Tuesday, May 30, 2006

Moving!

Whee, moving week is upon us! The computer is being disconnected this afternoon, so don't expect to hear from me until at least thursday (Sorry Nitty!). My yarn and fiber stash is now lovingly encased in three very large boxes, and three giant trashbags when we ran out of boxes. The roomie called Utilities and told them to shut off the power, just a day earlier than Sweetie and I had expected, so for us, we have to be done with all cleaning and vacuuming and taking of showers tomorrow evening at the latest - fun!

Of course I'm really excited, though. I get a whole new place to cover with my stuff, and fewer people's stuff to compete with :) Bookshelves in the living room! Spinning wheel next to the couch! Litter box not in my closet! It's going to be a good week.

| PROBLEMS TO SOLVE |
a - Copy the moving post from "Whee, moving week" to "a good week.", replacing "boxes" with "crates".
b - According to the moving post, what is the yarn and fiber stash packed in?

[Rows from a dataset of box labels]
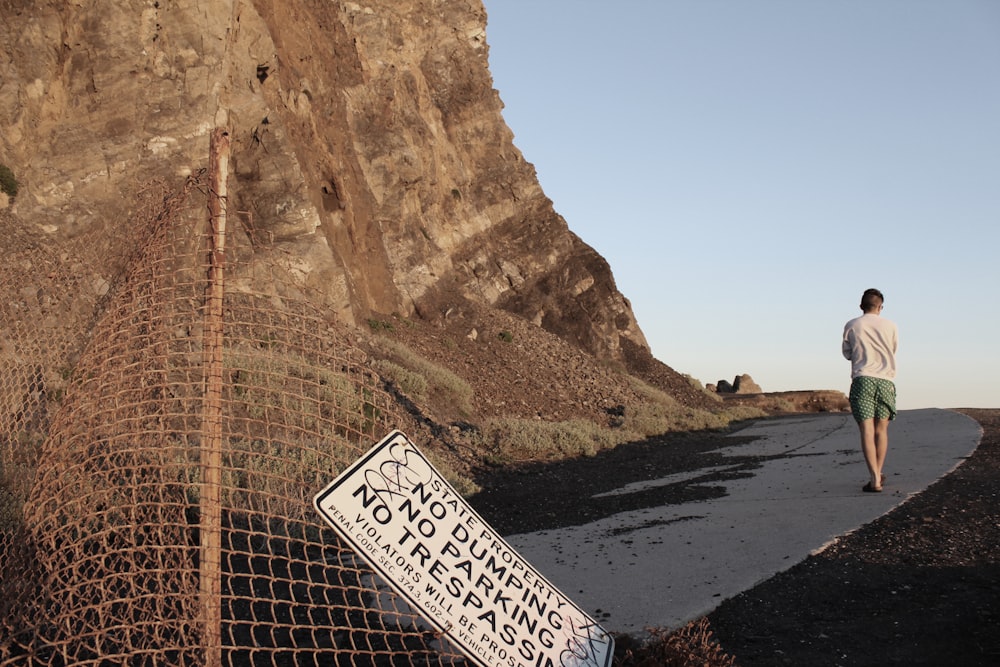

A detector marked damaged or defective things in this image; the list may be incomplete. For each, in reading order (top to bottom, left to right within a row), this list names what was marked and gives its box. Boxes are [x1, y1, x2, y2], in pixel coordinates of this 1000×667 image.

rusty chain-link fence [0, 133, 460, 664]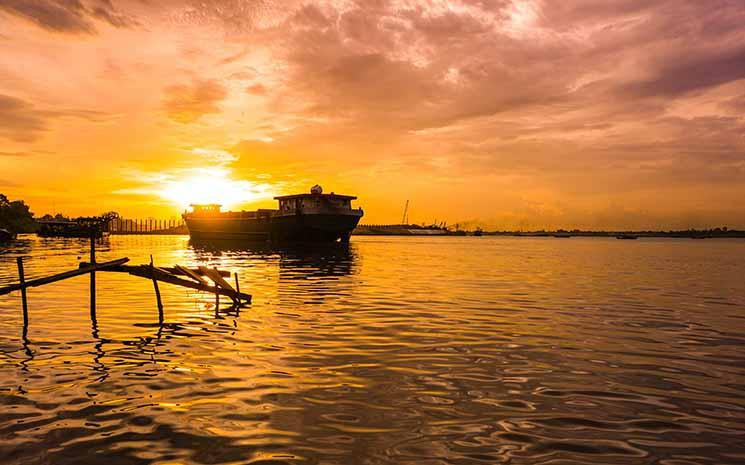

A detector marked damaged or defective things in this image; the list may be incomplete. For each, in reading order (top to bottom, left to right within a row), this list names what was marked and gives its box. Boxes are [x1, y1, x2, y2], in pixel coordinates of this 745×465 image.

broken wooden structure [0, 237, 250, 320]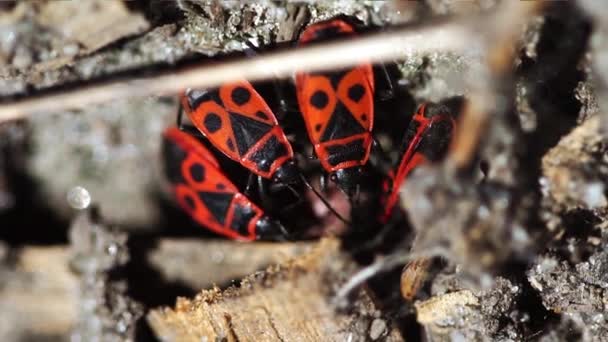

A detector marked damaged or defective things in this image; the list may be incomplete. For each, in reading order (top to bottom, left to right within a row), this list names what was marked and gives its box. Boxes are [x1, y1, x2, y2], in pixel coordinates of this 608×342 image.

| SOLUTIONS TO THE EXERCISE |
a -
Whee, moving week is upon us! The computer is being disconnected this afternoon, so don't expect to hear from me until at least thursday (Sorry Nitty!). My yarn and fiber stash is now lovingly encased in three very large crates, and three giant trashbags when we ran out of crates. The roomie called Utilities and told them to shut off the power, just a day earlier than Sweetie and I had expected, so for us, we have to be done with all cleaning and vacuuming and taking of showers tomorrow evening at the latest - fun!

Of course I'm really excited, though. I get a whole new place to cover with my stuff, and fewer people's stuff to compete with :) Bookshelves in the living room! Spinning wheel next to the couch! Litter box not in my closet! It's going to be a good week.

b - Three very large boxes and three giant trashbags.